SALT LAKE CITY — Tami Cromar makes cookies to die for under a name that food product giant Pillsbury believes is a trademark infringement worth fighting over.
Cromar doesn't. Actually, she believes My Dough Girl, the name she was seeking to trademark when the Pillsbury/General Mills attorneys stopped her, is worth going to court to settle, but she won't, and told her customers officially this week on her store's Facebook site.
"I have to stick to baking so cookies can still be a part of all our futures," she wrote. "If the Dough Girl fights, there will be no cookies."
She can keep naming lines of gourmet cookies after World War II pin-up gals like Lilly and Betty, but they won't be dough girls, a marketing idea with no more connection to Pillsbury's doughboy than U.S. Army troops fighting in World War I and the Pop n' Fresh marketing icon.
In any case, Pillsbury alleged that what Cromar was doing was harming the $23 billion food processing giant and infringing on their good name.

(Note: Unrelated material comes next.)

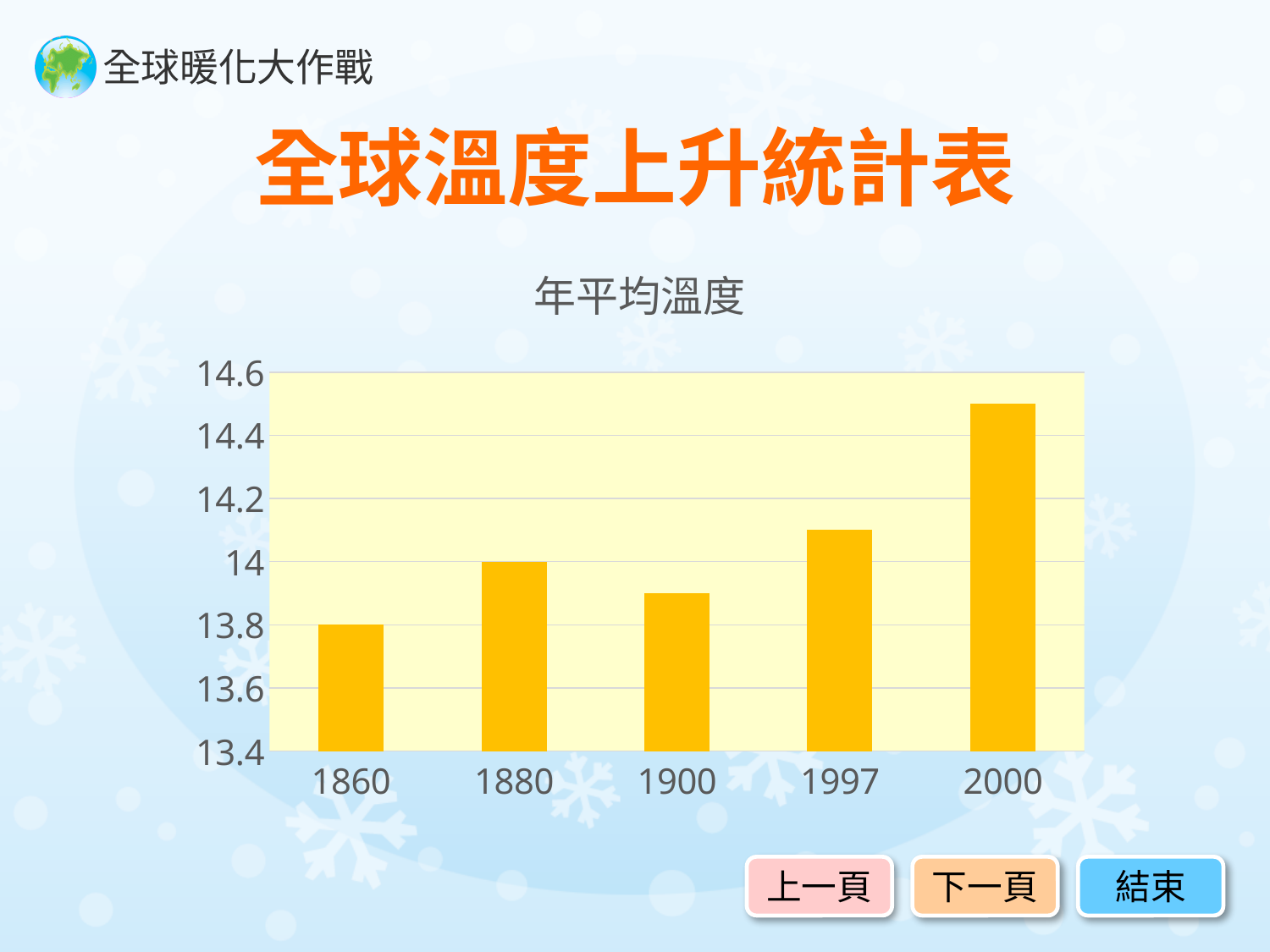
Which is larger, the value for 1880 or the value for 1900? 1880 What kind of chart is shown on the slide? bar chart Is the value for 2000 greater or less than 14.4? greater Is the value for 1900 greater or less than 14? less What is the title of the chart? 年平均溫度 Which year has the lowest value? 1860 How many years are shown on the x axis of the chart? 5 What is the value for 1880? 14 Is the value for 1997 greater or less than 14.2? less Which year has the highest value? 2000 What is the difference between the values for 1880 and 1860? 0.2 What is the value for 1860? 13.8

The company's trademark infringement notice rubbed against the grain of Cromar's inner entrepreneur. She had stepped out of her hard hat and steel-toed boots in the trenches of 15 years as an architectural designer, took all of her savings — $10,000 — and bought her way into working day and night at the My Dough Girl store on 300 West and 760 West in 2008. Cromar is also going against her 1st Amendment right to speak freely about the situation by going along with a gag order not to talk to the news media.
That's what really grates on her customers, one of whom started "Dough Girl vs. Pillsbury" on Facebook, a rallying point that has generated nearly 1,500 responses from readers who say that the situation is a corporate Goliath again going after and beating a one-store David.
Boycotting Pillsbury comes up a lot as a response, said customer, food writer and public rallying leader Josh Shimizu. So do claims of "shame on you" for picking on a single, small business that he and others believe could be only be portrayed as a business threat in the deepest labyrinths of trademark law.
Running afoul of one of the most famous symbols of one of the biggest big businesses was never in Cromar's marketing plan, and she has assured Pillsbury from the start that she was neither trying to leverage nor tarnish Pop n' Fresh's good name.
"The products are so completely unlike each other, how could anyone ever get the two mixed up?" Shimizu said.
"It's all just pretty silly and so unnecessary," he said, adding that he understands Cromar's desire to go along. "But I won't. I can't. This just isn't right."